1 aprile 2016 ore: 13:58
Disabilità

Disabili in ospedale, le barriere sanitarie sono soprattutto al Sud

Prima indagine conoscitiva di Spes contra Spem e Osservatorio nazionale sulla salute nelle regioni italiane. Il questionario è stato inviato a 814 strutture in tutta Italia, ma solo il 19,8% ha riposto. Emergono criticità per le attese al pronto soccorso, esami invasivi, degenze in reparti non attrezzati
Corridoio ospedaliero. Infermiera con carrello

Roma – Due strutture sanitarie su tre (36 per cento) non hanno un percorso prioritario per i pazienti con disabilità che devono fruire di prestazioni ospedaliere e oltre il 78 per cento degli ospedali non prevede spazi adatti di assistenza per i disabili intellettivi, motori e sensoriali. È quanto emerge dalla prima indagine nazionale realizzata dalla onlus Spes contra Spem in collaborazione con l’Osservatorio Nazionale sulla Salute nelle Regioni Italiane dell’Università Cattolica del Sacro Cuore di Roma, la Fondazione Ariel e la Fondazione Umana Mente e presentata questa mattina a Roma all’Istituto Superiore di Sanità. Lo studio cerca di fare luce sulle disparità dei trattamenti sanitari.

È stato inviato un questionario a un campione di 814 strutture ospedaliere (asl, aziende ospedaliere, policiclici universitari, istituti di ricerca e cura a carattere scientifico) individuate su tutto il territorio italiano, tra gennaio e settembre 2014: dieci domande a risposta chiusa sulla presenza di misure, presidi, percorsi clinico assistenziali e figure professionali per verificare le modalità di accesso e di cura delle persone con diverse tipologie di disabilità.

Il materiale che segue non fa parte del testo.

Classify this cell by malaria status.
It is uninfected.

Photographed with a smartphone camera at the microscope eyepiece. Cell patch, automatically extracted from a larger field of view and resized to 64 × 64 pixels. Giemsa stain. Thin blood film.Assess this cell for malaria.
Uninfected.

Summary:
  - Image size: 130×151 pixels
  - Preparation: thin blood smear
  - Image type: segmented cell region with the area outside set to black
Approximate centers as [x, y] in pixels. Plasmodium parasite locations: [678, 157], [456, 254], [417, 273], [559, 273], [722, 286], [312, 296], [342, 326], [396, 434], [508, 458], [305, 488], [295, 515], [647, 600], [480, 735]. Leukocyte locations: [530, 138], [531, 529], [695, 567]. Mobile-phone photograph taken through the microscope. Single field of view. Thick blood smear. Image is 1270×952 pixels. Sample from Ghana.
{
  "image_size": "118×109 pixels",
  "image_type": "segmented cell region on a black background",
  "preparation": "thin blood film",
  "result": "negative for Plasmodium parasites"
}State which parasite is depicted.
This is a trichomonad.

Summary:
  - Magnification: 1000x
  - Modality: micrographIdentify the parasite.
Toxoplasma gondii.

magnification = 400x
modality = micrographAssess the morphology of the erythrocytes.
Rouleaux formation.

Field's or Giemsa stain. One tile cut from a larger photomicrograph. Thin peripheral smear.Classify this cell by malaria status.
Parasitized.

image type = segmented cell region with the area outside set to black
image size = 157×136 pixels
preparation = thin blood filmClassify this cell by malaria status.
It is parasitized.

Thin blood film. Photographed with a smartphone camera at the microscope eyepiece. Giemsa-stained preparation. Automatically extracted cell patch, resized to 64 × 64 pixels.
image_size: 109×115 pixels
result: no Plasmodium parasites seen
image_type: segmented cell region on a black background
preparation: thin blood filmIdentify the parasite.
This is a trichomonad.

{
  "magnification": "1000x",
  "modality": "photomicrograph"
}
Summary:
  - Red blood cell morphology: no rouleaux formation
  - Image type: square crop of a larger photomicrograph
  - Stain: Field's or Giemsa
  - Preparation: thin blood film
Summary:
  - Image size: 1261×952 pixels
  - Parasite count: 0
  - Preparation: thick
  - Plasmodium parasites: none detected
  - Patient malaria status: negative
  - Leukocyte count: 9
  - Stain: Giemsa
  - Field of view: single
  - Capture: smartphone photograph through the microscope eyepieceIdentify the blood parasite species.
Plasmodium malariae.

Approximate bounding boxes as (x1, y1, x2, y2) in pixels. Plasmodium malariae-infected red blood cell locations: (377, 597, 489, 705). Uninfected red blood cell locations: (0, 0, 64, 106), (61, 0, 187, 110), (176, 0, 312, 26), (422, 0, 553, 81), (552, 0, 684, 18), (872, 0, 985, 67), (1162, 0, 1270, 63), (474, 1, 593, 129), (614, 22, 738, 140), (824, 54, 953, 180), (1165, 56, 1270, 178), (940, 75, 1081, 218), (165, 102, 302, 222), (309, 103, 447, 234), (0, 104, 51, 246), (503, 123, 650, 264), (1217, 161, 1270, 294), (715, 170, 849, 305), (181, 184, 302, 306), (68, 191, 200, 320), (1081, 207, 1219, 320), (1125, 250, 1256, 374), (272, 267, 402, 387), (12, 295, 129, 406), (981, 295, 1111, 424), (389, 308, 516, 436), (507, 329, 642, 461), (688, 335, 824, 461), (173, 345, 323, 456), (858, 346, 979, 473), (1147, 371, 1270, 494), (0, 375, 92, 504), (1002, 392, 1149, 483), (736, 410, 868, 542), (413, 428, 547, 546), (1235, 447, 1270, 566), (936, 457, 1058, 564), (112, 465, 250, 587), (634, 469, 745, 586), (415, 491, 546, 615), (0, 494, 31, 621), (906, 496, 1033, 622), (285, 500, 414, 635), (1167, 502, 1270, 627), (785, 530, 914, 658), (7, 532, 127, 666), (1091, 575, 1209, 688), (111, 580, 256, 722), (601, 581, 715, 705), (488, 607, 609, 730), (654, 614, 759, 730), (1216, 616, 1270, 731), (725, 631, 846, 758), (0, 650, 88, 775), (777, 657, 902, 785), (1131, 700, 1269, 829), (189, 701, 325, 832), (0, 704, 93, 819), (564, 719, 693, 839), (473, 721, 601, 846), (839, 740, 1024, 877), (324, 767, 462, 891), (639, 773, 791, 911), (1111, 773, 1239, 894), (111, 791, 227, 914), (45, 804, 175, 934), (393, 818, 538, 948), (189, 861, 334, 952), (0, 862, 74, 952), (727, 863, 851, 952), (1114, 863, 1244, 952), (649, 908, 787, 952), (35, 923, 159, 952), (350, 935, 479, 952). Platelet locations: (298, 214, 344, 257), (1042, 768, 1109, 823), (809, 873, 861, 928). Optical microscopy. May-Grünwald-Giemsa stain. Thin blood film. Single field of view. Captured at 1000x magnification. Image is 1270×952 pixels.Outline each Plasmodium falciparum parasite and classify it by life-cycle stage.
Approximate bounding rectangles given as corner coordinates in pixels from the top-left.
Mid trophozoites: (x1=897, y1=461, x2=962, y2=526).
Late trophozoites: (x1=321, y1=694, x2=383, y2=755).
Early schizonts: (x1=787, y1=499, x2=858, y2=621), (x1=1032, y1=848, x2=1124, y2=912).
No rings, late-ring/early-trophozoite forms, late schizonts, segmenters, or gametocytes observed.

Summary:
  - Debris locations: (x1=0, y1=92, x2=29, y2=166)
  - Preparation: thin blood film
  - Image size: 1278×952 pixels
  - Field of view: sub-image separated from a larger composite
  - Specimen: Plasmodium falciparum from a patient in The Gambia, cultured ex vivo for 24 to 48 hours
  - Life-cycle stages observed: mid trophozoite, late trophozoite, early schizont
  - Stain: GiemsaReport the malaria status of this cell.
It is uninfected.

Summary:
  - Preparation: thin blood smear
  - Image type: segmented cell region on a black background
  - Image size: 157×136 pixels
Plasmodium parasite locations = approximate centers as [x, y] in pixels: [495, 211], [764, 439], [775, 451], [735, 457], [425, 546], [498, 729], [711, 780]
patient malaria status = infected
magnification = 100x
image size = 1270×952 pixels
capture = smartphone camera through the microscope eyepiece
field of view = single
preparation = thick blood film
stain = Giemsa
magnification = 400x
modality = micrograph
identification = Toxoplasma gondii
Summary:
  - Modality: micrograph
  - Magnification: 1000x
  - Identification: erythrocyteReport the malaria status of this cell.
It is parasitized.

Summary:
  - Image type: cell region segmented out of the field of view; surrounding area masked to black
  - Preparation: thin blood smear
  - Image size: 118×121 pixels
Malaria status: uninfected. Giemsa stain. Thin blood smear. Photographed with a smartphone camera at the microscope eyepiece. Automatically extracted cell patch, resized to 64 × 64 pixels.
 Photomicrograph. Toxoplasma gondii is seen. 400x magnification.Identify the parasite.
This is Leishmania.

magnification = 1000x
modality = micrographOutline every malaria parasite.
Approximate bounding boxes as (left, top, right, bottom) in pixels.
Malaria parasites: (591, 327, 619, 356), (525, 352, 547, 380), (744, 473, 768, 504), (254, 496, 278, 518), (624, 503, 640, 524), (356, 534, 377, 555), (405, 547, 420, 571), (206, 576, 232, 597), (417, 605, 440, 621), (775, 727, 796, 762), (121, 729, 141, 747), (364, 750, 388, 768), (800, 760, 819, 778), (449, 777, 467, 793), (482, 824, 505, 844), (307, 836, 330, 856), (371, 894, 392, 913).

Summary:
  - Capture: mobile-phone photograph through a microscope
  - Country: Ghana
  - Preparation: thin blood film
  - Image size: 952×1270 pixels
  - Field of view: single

L’attesa al pronto soccorso, un esame invasivo, la degenza in reparto si trasformano spesso in un vero e proprio ostacolo per chi vive in una condizione di fragilità. Queste barriere sanitarie sono radicate soprattutto al Sud: i percorsi studiati per le persone con disabilità cognitiva sono presenti nel 29 per cento degli ambulatori e dei reparti del nord Italia e nel 6,5 per cento dei quelli del Mezzogiorno.

“Questa ricerca ha l’obiettivo di portare le strutture sanitarie a riflettere su quello che significa per un disabile curarsi nel nostro Paese. Purtroppo solo il 19,8 per cento delle strutture contattate ci hanno risposto”, ha affermato Alessandro Solipaca, responsabile scientifico Osservatore Nazionale sulla Salute nelle Regioni Italiane. “In Italia ci sono tre milioni di persone con disabilità. Ogni anno 480 mila persone sono ricoverate in ospedale e oltre due milioni di disabili fanno accertamenti diagnostici e visite specialistiche”. Eppure solo il 16,8 per cento delle strutture ha un punto unico di accoglienza per le persone con disabilità. Al Nord è presente nel 20,9 per cento delle strutture, nel Centro-Sud e nelle isole nel 13 per cento degli ospedali. Nessuna struttura ha mappe a rilievo per persone non vedenti, mentre solo il 10,6 per cento è dotato di percorsi tattili. Questi ultimi sono assenti negli ospedali monitorati nelle regioni del Mezzogiorno e presenti solo nel 13 per cento dei casi nel Centro-Nord. Sono installati display luminosi per persone con deficit uditivo nel 57,8 per cento delle strutture. La percentuale scende al 45,2 per cento in quelli del Sud.

Solo il 12,4 per cento dei pronto soccorso ha locali o percorsi adatti per visitare pazienti con disabilità intellettiva. Al Sud la percentuale è dello 0 per cento. Negli ambulatori e nei reparti i percorsi clinico assistenziali sono presenti nel 21,7 per cento delle strutture. Anche in questo caso si evidenzia una forte forbice tra Nord e Sud (29 per cento contro il 6,5 per cento). Migliora, invece, la situazione per quanto riguarda la presenza della figura del case manager, prevista nel 61,5 per cento dei casi. Il 95,7 per cento degli ospedali consente la permanenza, oltre l’orario previsto per le visite, del caregiver della persona con disabilità.

Secondo l’Organizzazione Mondiale della Sanità, le persone con disabilità hanno il doppio delle possibilità di trovare operatore non preparati e strutture inadeguate rispetto alle persone normodotate ed è tre volte più alta la probabilità che venga loro negato l’accesso a cure sanitarie.